Stezo’s multi-threat talent made him both an anomaly and paragon of hip-hop culture. The day after his death, hip-hop spokesperson Questlove posted an Instagram homage detailing a wide array of Stezo’s accolades:
Before Hammer’s pants, there was #Stezo…before we all abused that #SkullSnaps #ItsANewDay break…there was Stezo. Before #AtomicDog fed an ENTIRE GENRE….there was Stezo. While your favorite rapper was asking so & so & such & such to do some beats for em….Stezo was doing it all himself. I mean for gods sake this man made #SteveMartin cool to a hip hop generation too young to get King Tut/The Jerk/& a wild & crazy guy references—-he turned Steve Martin into the coolest verb EVER in 1988 (google #EPMD‘s #YouGotsToChill video to see dances that defined a generation—-we talk about MCs/producers/videos/movies/icons from 87-92 but rarely give light to the iconic dances that came from that era—Stezo was always my fav dancer from this era (yes I know the Kid N Play dance was iconic too) but when you don’t have a partner to kick it with? Then yknow…lol——this dude is displaying ALL the moves that others will build empires on.
So why is Crazy Noise so underappreciated?
One possible answer is because he never released another full-length album or hit single. Unlike other tenured hip-hop groups who released LPs in 1989 that are still alive in the public consciousness – De La Soul’s 3 Feet High and Rising, the Beastie Boys’ Paul’s Boutique, and EPMD’s Unfinished Business – Stezo stopped churning out records, forgoing critics and fans a career narrative to follow along with and help contextualize the music. In the mid-’90s, he released some rugged downtempo boom-bap, seamlessly transitioning from the garish colors and party-time antics of late ’80s hip-hop to the mellowed-out instrumentals and roughneck flow of ’90s spliff-passer jazz-rap. “Bop Ya Headz” and “Funky For Ya” are heavy-hitters for the hardcore heads, but stylistically resemble almost nothing of Crazy Noise save how indebted the records are to the soundscapes of their respective eras.
Another possible answer: for the hip-hop layman, the cover of Crazy Noise looks shockingly dated.
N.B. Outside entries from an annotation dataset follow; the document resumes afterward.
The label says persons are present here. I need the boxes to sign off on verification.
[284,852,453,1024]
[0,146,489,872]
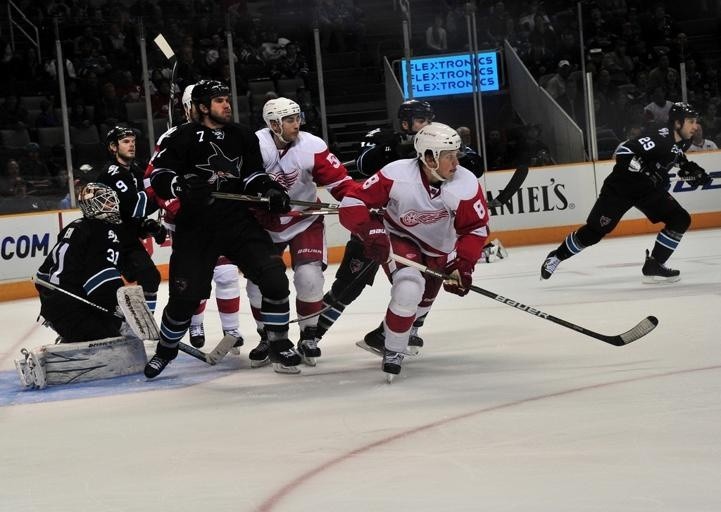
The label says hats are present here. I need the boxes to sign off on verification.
[558,60,570,68]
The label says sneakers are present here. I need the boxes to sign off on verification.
[223,329,243,348]
[480,248,489,262]
[382,348,405,374]
[20,348,47,389]
[409,325,423,346]
[483,242,502,258]
[188,323,204,348]
[13,358,34,390]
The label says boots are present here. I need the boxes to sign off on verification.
[142,355,168,379]
[541,250,563,280]
[642,249,680,276]
[364,321,385,353]
[247,324,322,375]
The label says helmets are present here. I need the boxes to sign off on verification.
[262,97,305,126]
[413,121,462,154]
[397,100,436,120]
[78,183,122,224]
[181,85,195,111]
[181,85,194,106]
[668,103,702,122]
[191,79,231,107]
[105,126,136,147]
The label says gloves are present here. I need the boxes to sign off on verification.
[359,221,391,264]
[173,173,211,204]
[443,256,476,297]
[139,217,166,245]
[644,167,670,189]
[264,188,290,215]
[678,162,712,189]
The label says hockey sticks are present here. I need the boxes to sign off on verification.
[213,165,529,216]
[391,254,659,345]
[31,275,236,366]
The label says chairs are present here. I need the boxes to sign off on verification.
[1,0,721,159]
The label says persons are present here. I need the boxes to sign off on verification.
[541,103,712,285]
[316,100,490,380]
[93,126,166,313]
[1,0,720,216]
[142,80,243,355]
[249,96,353,369]
[144,81,302,379]
[34,183,161,344]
In 1989 you could cheese it on your album cover, wear a tattered jean-jacket exposing your hairless chest, rock a flat-top, pose mid-dance over a backdrop that could have been doodled by a first-grader with a ten-pack of Crayola markers, and be a hardcore rapper. In 2020, if you’re flicking through a record bin and don’t know your hip-hop history, you might mistake this for another MC Hammer or Vanilla Ice. And of course, you’d be wrong.
From a careerist perspective, Stezo’s story feels incomplete. But careerism is often a compromising venture in hip-hop.
Rakim once claimed that the career of a rapper is like that of an NFL halfback: “You got about seven years, then it’s a wrap.” Since most of today’s mainstream rap is a nearly-indistinguishable mutant offspring of the genre’s forebearers, the only way to fight this inevitability would be to surrender to nostalgia or surrender the ethos your career was once grounded on.
From this perspective, Stezo’s career is a triumph of authenticity. He never sold out.
We can nod to the lyrics of the album-closer “Going for Mine” – “But it’s O.K., I’mma get mine / Maybe in the future, maybe in no time” – and the pain and regret hanging from the ceiling of success Stezo never reached is surpassed by something bigger. Instead of wincing at the knowledge of some career misstep, some stumble into wackness that taints the lyrical fervor like a disappointing ending glimpsed while flipping to a later page, we can feel comfort in the song as a reminder that, for some, until death snatches the mic from their hands, they’ll never stop keeping it real.